**EXERCISES TO COMPLETE**
[1] In the vaccination text, which disease does it say vaccination strategies have helped eradicate?
[2] Write the next part of the vaccination text, starting after its final sentence.

Vaccination plays an important role in preventing infectious diseases. For example, vaccination strategies have proven successful in eradicating smallpox and in diminishing the incidence of many other infectious diseases worldwide. Traditional vaccination methods employ pathogens' antigens as immunogens. In one traditional approach, antigens of infectious organisms are introduced into a host. In a variation of this approach, DNA encoding an antigen of an infectious organism is introduced into a host, and the host makes antigens to which the immune system responds.
The fixed nature of a traditional vaccine can be a major limitation to its success in preventing diseases caused by mutable pathogens (e.g., influenza, HIV, hepatitis C). When pathogens mutate to form antigenic variants, an immune response directed to non-mutated organisms can be obsolete and ineffective. Because immune responses typically develop much more slowly than new variants proliferate, mutable pathogens can rapidly spread through populations.

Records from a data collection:
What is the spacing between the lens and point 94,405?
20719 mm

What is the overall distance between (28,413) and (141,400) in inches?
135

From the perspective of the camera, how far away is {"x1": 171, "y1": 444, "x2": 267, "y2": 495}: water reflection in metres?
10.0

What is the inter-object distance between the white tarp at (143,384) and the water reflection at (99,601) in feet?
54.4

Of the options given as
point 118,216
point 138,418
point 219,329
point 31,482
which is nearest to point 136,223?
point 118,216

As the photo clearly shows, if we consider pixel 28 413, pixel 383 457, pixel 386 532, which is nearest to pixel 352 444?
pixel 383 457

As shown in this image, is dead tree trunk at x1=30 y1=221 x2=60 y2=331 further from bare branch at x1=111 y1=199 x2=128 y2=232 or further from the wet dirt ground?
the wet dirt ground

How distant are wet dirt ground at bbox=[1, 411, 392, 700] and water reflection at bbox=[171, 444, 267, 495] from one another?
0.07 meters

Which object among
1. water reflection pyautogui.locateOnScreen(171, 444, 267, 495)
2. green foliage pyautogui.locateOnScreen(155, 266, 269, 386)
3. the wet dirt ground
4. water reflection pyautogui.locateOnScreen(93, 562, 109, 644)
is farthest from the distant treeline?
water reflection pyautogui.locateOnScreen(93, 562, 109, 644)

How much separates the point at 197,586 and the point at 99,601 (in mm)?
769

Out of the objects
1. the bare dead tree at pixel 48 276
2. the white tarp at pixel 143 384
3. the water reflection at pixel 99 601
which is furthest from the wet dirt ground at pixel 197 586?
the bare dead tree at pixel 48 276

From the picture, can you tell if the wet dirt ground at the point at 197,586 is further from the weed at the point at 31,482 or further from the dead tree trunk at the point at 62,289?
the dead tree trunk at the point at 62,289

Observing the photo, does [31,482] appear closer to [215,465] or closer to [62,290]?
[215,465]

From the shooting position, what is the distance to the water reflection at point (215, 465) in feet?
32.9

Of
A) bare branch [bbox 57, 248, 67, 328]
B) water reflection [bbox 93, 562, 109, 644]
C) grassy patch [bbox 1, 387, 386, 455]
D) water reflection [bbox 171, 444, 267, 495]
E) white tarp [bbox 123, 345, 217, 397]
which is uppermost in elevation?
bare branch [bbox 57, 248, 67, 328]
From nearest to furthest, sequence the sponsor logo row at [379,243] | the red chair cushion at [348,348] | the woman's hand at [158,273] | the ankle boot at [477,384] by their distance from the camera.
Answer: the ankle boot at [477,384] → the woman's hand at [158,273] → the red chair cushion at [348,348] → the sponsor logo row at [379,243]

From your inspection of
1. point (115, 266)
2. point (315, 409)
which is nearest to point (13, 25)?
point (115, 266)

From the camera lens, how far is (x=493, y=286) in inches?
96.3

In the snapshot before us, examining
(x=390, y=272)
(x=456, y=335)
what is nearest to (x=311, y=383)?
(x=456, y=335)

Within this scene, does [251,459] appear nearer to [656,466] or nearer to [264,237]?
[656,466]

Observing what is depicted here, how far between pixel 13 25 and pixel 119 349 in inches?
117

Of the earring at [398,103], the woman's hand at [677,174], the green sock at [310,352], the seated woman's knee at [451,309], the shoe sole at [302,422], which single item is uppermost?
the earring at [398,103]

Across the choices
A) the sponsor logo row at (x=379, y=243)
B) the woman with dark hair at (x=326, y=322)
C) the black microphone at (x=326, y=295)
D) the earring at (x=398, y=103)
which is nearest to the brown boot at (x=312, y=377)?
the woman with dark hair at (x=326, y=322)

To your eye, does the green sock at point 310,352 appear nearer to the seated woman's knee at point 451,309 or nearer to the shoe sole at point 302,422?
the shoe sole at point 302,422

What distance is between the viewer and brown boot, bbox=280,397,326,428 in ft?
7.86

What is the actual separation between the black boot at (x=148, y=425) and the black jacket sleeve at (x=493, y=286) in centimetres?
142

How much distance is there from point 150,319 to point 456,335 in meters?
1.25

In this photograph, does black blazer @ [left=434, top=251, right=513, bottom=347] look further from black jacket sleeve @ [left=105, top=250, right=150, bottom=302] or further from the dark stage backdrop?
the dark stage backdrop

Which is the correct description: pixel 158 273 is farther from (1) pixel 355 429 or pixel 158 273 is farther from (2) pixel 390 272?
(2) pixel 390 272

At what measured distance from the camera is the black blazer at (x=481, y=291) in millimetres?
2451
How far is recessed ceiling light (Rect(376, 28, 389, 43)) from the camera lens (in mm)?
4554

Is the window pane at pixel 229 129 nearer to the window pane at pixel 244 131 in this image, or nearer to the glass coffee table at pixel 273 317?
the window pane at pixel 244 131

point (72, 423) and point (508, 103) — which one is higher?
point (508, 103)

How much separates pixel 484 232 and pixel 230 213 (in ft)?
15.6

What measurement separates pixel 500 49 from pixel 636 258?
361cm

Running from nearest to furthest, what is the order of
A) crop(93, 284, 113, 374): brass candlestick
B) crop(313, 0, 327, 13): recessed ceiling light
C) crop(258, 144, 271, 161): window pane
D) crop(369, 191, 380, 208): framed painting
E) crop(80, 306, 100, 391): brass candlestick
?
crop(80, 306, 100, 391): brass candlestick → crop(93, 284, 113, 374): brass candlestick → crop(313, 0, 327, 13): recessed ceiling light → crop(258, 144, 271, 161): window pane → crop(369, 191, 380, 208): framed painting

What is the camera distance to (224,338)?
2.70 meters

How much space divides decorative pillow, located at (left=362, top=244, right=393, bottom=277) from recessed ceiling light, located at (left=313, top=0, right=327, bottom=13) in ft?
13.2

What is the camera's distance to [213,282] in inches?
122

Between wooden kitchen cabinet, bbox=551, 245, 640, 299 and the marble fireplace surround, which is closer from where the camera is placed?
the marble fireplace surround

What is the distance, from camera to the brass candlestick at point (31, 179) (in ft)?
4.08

* * *

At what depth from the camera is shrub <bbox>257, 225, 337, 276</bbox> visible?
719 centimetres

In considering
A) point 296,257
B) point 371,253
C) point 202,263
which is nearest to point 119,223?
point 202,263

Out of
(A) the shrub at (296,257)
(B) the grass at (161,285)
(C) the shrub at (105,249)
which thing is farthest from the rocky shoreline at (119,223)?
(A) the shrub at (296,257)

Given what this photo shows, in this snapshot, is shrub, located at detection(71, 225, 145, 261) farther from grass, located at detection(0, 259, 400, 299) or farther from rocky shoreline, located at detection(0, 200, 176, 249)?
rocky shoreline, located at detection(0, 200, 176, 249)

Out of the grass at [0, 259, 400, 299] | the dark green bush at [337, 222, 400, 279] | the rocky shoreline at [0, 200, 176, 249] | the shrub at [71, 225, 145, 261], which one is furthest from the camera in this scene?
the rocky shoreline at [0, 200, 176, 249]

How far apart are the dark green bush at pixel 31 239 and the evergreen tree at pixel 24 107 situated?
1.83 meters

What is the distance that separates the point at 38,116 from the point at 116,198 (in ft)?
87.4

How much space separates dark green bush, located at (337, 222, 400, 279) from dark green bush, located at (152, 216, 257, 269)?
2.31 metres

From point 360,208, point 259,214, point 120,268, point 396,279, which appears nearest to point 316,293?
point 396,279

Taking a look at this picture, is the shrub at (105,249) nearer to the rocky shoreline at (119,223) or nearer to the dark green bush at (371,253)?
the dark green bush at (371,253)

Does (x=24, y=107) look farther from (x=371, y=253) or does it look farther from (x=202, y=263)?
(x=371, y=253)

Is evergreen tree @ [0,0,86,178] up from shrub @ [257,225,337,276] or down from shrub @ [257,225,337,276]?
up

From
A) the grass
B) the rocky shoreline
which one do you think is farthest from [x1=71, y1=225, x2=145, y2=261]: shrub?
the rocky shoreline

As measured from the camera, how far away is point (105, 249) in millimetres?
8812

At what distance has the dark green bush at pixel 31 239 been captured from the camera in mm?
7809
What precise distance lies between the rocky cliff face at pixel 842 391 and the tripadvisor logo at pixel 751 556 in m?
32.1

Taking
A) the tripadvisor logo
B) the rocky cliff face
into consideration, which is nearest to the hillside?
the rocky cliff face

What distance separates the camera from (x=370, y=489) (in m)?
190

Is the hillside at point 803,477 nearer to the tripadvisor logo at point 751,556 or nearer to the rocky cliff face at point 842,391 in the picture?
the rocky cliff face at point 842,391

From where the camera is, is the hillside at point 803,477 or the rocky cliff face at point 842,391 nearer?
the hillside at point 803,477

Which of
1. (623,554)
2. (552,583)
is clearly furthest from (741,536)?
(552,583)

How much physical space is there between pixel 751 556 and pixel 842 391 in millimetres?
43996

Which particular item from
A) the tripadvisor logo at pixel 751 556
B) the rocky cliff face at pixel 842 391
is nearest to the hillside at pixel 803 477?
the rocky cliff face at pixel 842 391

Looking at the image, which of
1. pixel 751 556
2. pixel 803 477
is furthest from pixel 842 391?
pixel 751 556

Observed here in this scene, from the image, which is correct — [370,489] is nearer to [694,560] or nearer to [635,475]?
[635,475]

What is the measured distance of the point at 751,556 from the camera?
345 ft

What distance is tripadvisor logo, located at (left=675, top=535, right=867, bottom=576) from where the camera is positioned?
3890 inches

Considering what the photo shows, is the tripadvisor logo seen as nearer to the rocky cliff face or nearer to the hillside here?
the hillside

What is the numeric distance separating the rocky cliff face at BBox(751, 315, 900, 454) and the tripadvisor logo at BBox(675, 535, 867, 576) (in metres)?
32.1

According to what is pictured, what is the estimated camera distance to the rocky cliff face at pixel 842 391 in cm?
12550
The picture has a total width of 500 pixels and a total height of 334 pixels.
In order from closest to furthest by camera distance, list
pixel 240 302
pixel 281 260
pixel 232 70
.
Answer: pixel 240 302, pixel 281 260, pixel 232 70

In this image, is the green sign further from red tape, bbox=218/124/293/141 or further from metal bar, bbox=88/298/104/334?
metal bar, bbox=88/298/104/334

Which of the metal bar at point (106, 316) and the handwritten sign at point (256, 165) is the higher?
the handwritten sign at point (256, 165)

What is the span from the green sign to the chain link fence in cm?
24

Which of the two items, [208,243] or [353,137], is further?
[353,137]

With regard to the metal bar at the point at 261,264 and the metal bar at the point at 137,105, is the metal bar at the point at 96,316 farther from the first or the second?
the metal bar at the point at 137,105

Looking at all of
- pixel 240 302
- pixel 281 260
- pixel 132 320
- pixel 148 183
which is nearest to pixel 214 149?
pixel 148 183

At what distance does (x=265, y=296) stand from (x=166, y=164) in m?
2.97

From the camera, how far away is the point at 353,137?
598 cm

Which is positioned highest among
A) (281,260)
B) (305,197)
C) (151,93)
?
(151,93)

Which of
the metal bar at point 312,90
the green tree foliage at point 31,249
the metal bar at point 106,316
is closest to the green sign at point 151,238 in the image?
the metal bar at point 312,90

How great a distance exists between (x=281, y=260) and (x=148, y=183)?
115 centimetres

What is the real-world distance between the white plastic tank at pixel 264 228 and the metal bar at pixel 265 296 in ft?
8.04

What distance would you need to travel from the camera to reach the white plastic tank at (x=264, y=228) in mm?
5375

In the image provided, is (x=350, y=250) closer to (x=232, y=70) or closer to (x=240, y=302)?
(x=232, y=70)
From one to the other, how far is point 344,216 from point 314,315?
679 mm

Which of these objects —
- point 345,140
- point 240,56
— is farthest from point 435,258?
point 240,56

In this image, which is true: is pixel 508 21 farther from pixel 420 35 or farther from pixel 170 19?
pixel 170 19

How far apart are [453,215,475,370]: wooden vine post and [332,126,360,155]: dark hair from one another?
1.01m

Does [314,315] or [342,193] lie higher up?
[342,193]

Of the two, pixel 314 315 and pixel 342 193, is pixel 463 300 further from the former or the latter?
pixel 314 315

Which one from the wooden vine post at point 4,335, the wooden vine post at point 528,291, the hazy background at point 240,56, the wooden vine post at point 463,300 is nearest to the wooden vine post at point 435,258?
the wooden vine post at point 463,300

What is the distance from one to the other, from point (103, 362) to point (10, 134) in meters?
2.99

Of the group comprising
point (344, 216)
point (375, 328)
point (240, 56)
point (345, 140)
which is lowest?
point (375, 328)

**YOUR WRITTEN ANSWERS**
[1] Smallpox.

[2]
The current strategy used to prevent infectious diseases caused by mutable pathogens is to vaccinate repeatedly, each time a new strain is identified. The current approach has several drawbacks. First, since the nature of spontaneous variants cannot be predicted, repeated vaccination cannot proactively protect against these variants. Second, repeated vaccination requires frequent administration and raises concerns about compliance. Third, extensive vaccination of the population for new pathogen variants increases the selection pressure for more virulent mutants and could lead to pandemics.